Huh. They hadn’t thought about that last part.
“What do you mean our Social Security will grow?”
“Ahh,” Les says smiling, “every year you delay taking benefits beyond your ‘normal retirement age,’ the benefit itself rises 8%...every year. That means if your benefit would have been $2,000 a month age at age 66, it will grow to over $2,700 a month by your age 70.”
Les pulls out a legal pad and his calculator… “So, if you are due a $2,000 a month benefit at age 66, that means your wife is due half of that (50%) or $1,000. Well by delaying your benefits until age 70, your benefit will go up to just over $2,700 a month. And your wife will still get $1,000 a month. Together, your benefits will grow from $3,000 a month to about $3,700 every month.”
And he continues, “Your 401(k) is about $500,000. Well, that’s good, but not quite good enough. If we let it grow four more years, assuming we get about a 5% growth rate (not guaranteed, but historically pretty conservative), then your $500,000 will grow to about $600,000. And if you continue to maximize your contributions as you have been doing, it’ll grow to over $700,000.”
Well he pauses and he looks at Dee and Fee in the eye, and he says, “Retiring today means that you try to make it with $3,000 a month of fixed income and $500,000 of assets to last you a lifetime. By my calculation, that dog won’t hunt.”
“But,” he smiles, “if you delay your retirement, working just four more years, you’ll have over $3,700 a month of fixed income and by my projections, you’ll have over $700,000 of assets in your retirement plan. Well now, that’s a plan that can work.”
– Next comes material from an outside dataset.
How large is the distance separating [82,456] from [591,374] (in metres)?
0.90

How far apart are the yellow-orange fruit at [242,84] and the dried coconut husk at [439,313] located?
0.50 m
Well, Dee and Fee experience remorse and relief at the same time. It would be nice to be able to retire now, but Les has confirmed their fears – they really don’t quite have enough.
But he also allayed their even bigger fear – that they never would. They find their remorse receding and their feelings of relief blossoming.
It’d be nice to be able to retire now. But if you’ve got to keep on working, it’s nice to know that those years will directly contribute to the financial freedom that you’ve always wanted.
Until you plan, you’ll never know what little things might make a big difference in your retirement timeframe.
Offering you Wisdom on Wealth, I’m Byron Moore.